● Given exercise: Write out the data below word for word, but leave out the pictures.

● Data listing:
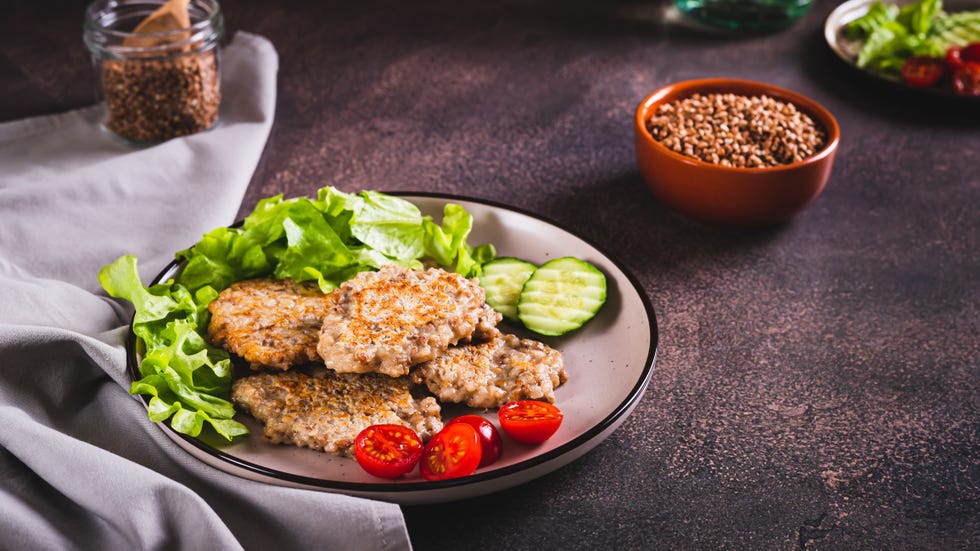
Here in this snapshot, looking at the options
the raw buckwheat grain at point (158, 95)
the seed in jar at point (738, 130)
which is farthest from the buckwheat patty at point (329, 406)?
the raw buckwheat grain at point (158, 95)

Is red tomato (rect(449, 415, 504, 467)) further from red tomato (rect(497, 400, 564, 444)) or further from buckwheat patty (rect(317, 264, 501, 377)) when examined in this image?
buckwheat patty (rect(317, 264, 501, 377))

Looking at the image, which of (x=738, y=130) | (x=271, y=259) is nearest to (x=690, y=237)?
(x=738, y=130)

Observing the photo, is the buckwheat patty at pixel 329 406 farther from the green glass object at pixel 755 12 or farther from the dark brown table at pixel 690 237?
the green glass object at pixel 755 12

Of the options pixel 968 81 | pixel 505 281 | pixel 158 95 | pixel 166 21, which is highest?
pixel 166 21

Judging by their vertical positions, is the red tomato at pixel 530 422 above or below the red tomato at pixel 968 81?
below

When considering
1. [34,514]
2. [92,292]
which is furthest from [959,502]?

● The output:
Here in this snapshot, looking at the options
the raw buckwheat grain at point (158, 95)
the seed in jar at point (738, 130)
which is farthest from the buckwheat patty at point (329, 406)?
the raw buckwheat grain at point (158, 95)

Is red tomato (rect(449, 415, 504, 467)) further from red tomato (rect(497, 400, 564, 444)) or further from buckwheat patty (rect(317, 264, 501, 377)) when examined in this image?
buckwheat patty (rect(317, 264, 501, 377))

Looking at the image, which of (x=738, y=130) | (x=271, y=259) is nearest to (x=690, y=237)?
(x=738, y=130)

Observing the photo, is the buckwheat patty at pixel 329 406 farther from the green glass object at pixel 755 12 or farther from the dark brown table at pixel 690 237?
the green glass object at pixel 755 12

Of the options pixel 968 81 | pixel 505 281 | pixel 158 95 | pixel 166 21, which is highest?
pixel 166 21

Judging by their vertical positions, is the red tomato at pixel 530 422 above or below the red tomato at pixel 968 81?
below

When considering
1. [34,514]
2. [92,292]
which is furthest from [959,502]?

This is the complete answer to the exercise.